Please find every line in the listing below that contains the word "dark", and copy each of those lines out.

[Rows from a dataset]
•••••
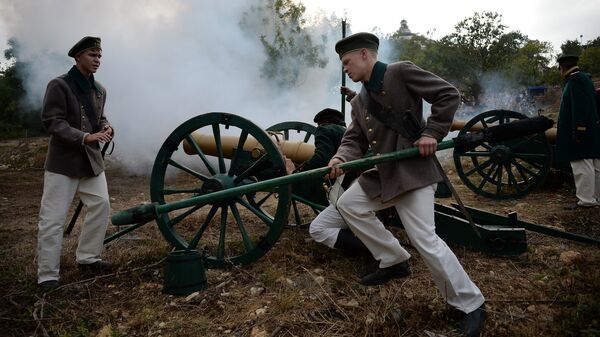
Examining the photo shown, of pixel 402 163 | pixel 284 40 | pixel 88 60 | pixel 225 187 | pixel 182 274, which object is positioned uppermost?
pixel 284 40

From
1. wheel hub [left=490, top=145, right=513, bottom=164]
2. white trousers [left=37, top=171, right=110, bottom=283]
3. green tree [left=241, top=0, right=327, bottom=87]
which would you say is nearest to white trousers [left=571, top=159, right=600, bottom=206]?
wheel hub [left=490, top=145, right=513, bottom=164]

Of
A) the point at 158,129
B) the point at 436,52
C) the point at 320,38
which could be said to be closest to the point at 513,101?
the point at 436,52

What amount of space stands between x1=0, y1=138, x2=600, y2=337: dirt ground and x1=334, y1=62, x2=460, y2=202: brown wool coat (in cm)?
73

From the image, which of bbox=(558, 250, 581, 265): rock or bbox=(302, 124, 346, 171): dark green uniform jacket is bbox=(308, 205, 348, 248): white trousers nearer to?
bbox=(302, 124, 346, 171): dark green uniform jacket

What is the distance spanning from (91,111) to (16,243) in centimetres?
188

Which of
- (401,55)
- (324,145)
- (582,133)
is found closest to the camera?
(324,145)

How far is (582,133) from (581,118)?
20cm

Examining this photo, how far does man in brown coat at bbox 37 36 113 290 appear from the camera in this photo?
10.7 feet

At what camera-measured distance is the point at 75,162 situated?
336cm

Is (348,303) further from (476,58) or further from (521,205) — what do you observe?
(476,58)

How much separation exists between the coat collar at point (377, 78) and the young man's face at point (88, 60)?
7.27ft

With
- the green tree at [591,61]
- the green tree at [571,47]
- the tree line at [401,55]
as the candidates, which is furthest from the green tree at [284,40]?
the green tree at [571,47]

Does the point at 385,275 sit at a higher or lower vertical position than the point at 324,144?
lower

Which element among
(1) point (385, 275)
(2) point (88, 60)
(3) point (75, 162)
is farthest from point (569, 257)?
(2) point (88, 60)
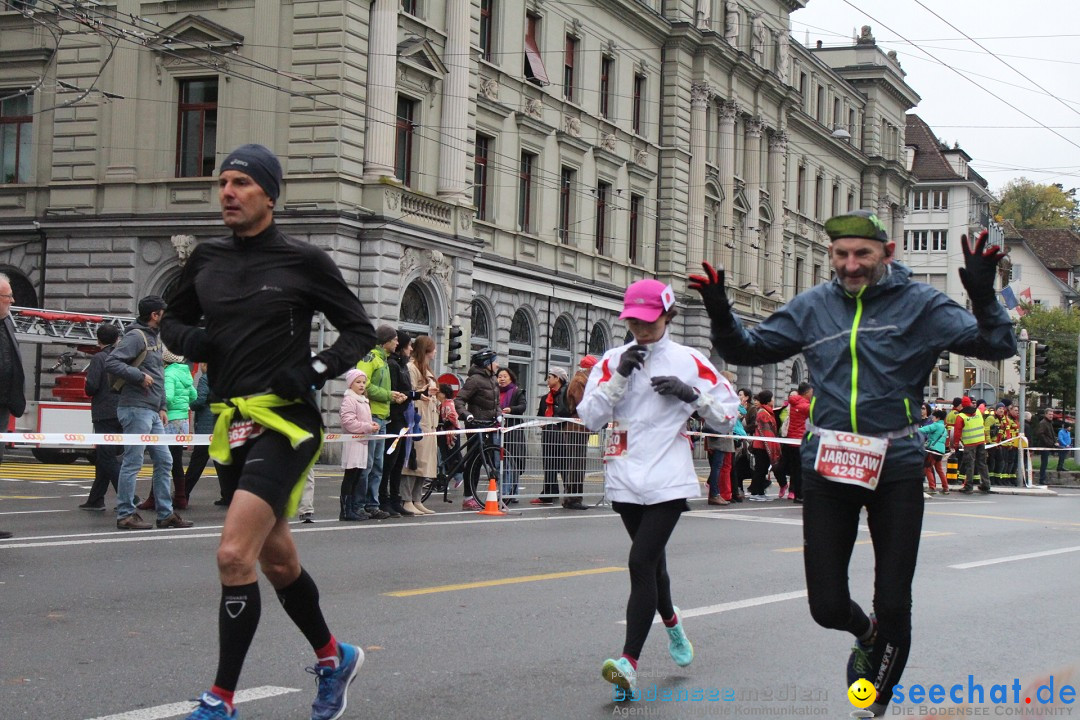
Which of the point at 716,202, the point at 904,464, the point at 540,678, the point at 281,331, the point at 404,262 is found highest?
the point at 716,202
•••••
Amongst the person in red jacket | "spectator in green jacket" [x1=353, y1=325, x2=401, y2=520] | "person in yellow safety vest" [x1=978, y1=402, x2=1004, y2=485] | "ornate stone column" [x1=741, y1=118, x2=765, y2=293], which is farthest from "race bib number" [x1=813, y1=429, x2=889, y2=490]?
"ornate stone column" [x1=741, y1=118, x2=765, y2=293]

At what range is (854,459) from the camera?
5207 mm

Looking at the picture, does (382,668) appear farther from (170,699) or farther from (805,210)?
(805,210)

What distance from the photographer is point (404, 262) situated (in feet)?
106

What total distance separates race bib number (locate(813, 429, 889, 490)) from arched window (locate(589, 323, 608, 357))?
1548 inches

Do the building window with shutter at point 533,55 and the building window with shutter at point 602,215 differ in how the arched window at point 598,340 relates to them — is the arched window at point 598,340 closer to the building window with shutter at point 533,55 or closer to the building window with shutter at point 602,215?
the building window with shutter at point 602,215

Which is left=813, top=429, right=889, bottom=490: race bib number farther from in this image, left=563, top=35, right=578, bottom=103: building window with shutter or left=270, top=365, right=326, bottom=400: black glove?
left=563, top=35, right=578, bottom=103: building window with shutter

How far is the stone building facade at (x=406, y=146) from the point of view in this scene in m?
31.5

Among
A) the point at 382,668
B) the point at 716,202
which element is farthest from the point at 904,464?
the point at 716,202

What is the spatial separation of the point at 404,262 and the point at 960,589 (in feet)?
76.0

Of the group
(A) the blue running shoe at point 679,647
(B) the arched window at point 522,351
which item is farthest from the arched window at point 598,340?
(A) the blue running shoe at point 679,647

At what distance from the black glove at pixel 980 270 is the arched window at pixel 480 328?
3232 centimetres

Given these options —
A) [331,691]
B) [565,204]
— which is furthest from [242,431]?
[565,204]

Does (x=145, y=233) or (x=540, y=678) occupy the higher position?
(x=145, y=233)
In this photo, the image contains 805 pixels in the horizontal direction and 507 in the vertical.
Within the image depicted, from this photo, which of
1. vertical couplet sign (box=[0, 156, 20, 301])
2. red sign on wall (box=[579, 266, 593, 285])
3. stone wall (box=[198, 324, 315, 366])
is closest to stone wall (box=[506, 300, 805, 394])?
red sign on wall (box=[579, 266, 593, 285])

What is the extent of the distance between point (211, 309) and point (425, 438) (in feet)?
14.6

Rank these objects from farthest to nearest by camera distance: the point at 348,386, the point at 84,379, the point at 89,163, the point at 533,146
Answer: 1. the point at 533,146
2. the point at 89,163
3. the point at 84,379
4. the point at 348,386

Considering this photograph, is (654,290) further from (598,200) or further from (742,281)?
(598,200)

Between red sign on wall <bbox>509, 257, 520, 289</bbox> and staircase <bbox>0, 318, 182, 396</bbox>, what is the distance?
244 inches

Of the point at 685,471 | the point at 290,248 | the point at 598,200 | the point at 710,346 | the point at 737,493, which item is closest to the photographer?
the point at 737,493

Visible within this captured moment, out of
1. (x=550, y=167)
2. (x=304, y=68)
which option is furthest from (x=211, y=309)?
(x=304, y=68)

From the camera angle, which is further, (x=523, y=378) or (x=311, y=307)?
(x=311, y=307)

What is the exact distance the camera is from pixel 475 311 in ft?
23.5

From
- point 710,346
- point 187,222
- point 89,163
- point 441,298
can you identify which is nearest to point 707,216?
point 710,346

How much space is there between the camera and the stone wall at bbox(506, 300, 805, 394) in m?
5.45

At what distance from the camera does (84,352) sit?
•••••
Response to the task
From the image, which of bbox=(558, 250, 581, 265): rock or bbox=(302, 124, 346, 171): dark green uniform jacket is bbox=(308, 205, 348, 248): white trousers nearer to?
bbox=(302, 124, 346, 171): dark green uniform jacket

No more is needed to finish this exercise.